İhracatçıların başta bakanlık olmak üzere kamu ve özel kesim olarak iyi bir performans sergilediklerini belirten Oğuz Satıcı, "2003 yılında ihracatımızı tam 32.4 oranında arttırarak 47 milyar 891 milyon dolarlık bir rakama ulaştık. Hepimize uğurlu olsun, hepimize kutlu olsun. Bu arada, aralık ayı ihracatımızın geçen yılın aynı ayına göre yüzde 51 artarak 4 milyar 911 milyon dolara ulaştığını da vurgulamak isteriz.
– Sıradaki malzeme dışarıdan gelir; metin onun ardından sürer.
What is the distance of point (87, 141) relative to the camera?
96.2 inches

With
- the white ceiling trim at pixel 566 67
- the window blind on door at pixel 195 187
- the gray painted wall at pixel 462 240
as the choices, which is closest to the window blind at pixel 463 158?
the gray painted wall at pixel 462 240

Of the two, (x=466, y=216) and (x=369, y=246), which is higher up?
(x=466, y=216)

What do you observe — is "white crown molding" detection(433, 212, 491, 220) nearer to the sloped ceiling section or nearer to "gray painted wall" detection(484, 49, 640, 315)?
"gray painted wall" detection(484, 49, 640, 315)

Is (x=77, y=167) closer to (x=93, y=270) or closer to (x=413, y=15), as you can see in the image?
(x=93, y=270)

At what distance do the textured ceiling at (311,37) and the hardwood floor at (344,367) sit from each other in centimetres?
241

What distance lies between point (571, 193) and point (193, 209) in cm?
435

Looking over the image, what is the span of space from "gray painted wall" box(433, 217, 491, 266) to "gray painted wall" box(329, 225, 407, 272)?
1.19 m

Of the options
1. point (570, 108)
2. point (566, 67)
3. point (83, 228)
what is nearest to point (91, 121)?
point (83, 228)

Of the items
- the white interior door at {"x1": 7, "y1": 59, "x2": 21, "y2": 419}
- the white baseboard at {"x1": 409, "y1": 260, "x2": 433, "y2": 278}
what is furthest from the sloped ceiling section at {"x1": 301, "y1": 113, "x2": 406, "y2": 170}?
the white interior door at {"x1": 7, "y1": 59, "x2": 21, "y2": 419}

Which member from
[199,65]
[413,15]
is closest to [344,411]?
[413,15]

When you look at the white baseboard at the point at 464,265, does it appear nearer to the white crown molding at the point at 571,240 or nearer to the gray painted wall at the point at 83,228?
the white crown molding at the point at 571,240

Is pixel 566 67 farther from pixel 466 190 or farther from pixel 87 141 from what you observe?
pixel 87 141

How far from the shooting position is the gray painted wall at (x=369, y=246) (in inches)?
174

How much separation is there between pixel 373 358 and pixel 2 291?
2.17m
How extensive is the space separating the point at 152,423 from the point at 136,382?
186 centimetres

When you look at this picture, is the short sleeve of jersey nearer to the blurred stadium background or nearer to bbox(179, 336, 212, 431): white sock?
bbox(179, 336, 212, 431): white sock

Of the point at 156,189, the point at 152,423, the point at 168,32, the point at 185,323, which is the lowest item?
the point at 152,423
Emeği geçen herkese yürekler dolusu teşekkür ediyoruz" dedi.
Satıcı, ihracatın bu büyüklükteki artış sonrasında optimal karların gelmesinin de beklendiğini ancak verilerin gerekli karın elde edilemediğini gösterdiğini söyledi. Satıcı, 2004 yılının daha fazla kar elde edilen, daha fazla vergi üretebilen, daha fazla yatırım ve daha fazla istihdam oluşturabilen bir yıl olması temennisinde bulundu.
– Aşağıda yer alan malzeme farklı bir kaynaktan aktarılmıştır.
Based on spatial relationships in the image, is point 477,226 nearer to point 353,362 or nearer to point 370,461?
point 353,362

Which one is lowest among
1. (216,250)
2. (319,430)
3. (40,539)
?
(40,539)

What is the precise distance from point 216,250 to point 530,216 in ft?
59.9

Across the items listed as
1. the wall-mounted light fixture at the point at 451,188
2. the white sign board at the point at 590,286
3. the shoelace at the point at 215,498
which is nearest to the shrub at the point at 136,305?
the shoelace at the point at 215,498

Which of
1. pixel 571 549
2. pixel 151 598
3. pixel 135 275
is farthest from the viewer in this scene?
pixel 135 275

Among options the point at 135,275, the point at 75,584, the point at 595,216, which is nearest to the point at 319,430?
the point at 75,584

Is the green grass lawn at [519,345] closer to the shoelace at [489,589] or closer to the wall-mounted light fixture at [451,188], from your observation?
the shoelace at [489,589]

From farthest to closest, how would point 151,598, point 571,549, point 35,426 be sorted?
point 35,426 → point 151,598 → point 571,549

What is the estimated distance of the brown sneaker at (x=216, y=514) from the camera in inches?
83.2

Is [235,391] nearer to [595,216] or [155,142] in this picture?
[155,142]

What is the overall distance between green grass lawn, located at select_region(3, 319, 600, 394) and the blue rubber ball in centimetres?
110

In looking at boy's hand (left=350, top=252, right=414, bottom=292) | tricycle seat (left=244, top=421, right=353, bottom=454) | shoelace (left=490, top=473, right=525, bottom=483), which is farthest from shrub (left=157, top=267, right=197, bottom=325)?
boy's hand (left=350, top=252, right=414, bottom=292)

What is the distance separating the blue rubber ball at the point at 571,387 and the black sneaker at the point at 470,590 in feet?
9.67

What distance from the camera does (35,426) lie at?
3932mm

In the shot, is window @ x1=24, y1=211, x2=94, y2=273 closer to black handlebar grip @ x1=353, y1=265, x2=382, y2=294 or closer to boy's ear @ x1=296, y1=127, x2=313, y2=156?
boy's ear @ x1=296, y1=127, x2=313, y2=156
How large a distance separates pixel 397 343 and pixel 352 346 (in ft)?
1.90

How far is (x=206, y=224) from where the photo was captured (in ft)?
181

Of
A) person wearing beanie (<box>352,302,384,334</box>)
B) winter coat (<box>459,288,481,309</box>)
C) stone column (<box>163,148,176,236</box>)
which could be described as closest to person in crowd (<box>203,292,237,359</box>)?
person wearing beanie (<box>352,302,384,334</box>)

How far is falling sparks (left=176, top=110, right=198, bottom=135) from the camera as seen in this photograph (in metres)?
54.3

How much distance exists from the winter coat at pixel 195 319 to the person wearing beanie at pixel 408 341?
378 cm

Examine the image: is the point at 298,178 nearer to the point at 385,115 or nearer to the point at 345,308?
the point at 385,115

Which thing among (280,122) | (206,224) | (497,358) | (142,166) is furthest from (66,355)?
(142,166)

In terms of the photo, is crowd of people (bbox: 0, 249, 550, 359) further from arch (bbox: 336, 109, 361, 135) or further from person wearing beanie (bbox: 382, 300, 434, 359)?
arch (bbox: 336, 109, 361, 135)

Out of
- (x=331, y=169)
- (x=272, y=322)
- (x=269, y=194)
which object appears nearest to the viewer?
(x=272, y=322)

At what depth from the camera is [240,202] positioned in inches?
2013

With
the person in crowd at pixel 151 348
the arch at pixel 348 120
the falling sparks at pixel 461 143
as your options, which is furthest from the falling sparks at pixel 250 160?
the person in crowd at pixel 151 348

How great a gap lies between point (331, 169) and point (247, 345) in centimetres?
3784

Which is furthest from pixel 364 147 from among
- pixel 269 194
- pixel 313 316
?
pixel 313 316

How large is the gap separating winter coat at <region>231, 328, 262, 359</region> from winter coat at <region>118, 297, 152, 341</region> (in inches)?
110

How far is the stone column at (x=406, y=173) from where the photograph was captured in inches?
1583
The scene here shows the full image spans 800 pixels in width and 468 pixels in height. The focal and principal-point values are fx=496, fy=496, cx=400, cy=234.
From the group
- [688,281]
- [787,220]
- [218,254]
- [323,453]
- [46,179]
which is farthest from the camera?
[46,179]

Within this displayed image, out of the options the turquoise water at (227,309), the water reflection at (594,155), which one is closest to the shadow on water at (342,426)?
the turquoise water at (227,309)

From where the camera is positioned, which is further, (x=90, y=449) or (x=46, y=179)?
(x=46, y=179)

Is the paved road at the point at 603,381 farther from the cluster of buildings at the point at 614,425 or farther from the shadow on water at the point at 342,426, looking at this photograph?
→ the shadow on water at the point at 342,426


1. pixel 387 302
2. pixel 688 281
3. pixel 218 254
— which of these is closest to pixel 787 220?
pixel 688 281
"TÜRKİYE, SEÇİMLERDEN BU YANA DAHA GÜVENLİ, DAHA İSTİKRARLI BİR ÜLKE OLMUŞTUR" Türkiye'nin 2003 yılına tek partili hükümetle girdiğini, o zaman bu fırsatın iyi değerlendirmesi gerektiğini belirttiklerini hatırlatan Oğuz Satıcı, "Türkiye, seçimlerden bu yana daha güvenli, daha istikrarlı bir ülke olmuştur. Kuşkusuz istikrarın kaynağında IMF ile yapılan stand-by anlaşmalarına uymak konusunda kararlı davranılması ve temel meselelerde taviz verilmemesi yatmaktadır. Bıçak sırtında yol alıyor olmamıza rağmen Türkiye, tek parti hükümetinin hızlı ve güçlü karar alma becerisi sayesinde, son 10 yılın en güven telkin eden günlerini yaşamaktadır. Bu manada 2004'ün pekişen güven ortamında iktisadi alanda temel yapısal problemlerin çözülmesi için hızlı ve gerçek adımların atıldığı bir yıl olmasını diliyoruz. Yapılacak olanlar bellidir nettir ve açıktır" diye konuştu.
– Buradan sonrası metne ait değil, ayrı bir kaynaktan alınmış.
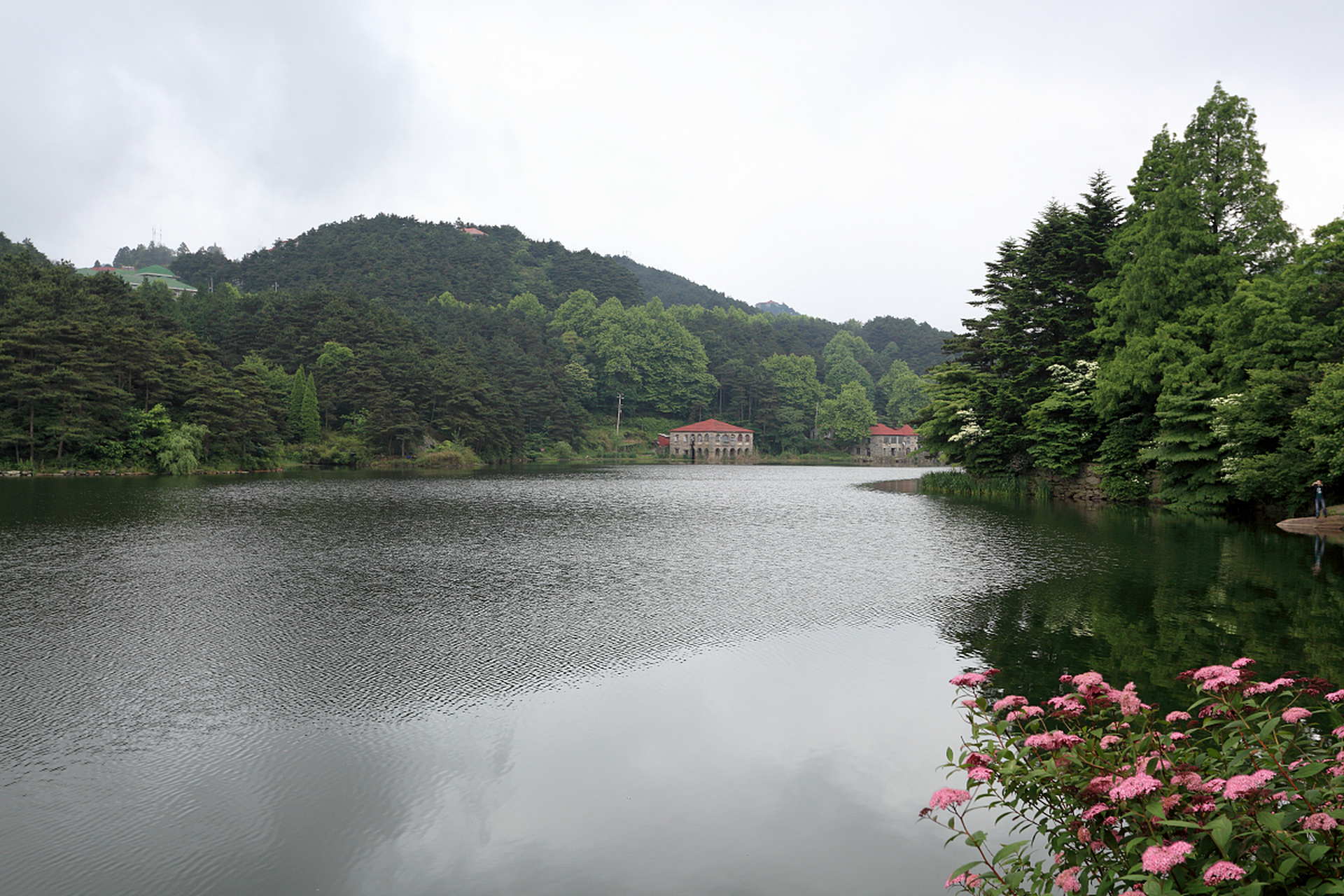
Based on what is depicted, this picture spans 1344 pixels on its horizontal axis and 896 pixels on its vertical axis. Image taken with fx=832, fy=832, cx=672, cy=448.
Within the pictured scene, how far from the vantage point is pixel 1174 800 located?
3256mm

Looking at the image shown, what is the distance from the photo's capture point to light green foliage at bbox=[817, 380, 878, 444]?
126 meters

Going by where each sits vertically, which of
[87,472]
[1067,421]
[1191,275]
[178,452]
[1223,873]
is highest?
[1191,275]

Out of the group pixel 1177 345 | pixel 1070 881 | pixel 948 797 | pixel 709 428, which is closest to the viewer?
pixel 1070 881

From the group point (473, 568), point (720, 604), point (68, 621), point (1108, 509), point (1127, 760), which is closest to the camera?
point (1127, 760)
Türkiye'nin rekabet gücünün arttırılmasının gerekliliğine değinen Oğuz Satıcı, "Girdi maliyetlerini geri çekip yatırım ortamını düzeltmemiz ve yatırım yapmak isteyeni özendirmemiz gerekiyor. Bunun sihirli anahtarı kardır. Türkiye'yi önümüzdeki 5 yıl içinde ortalama yüzde 6-7 büyüyen bir ülke haline getirmek, gelecek nesillere tarihsel borcumuzdur" ifadelerini kullandı.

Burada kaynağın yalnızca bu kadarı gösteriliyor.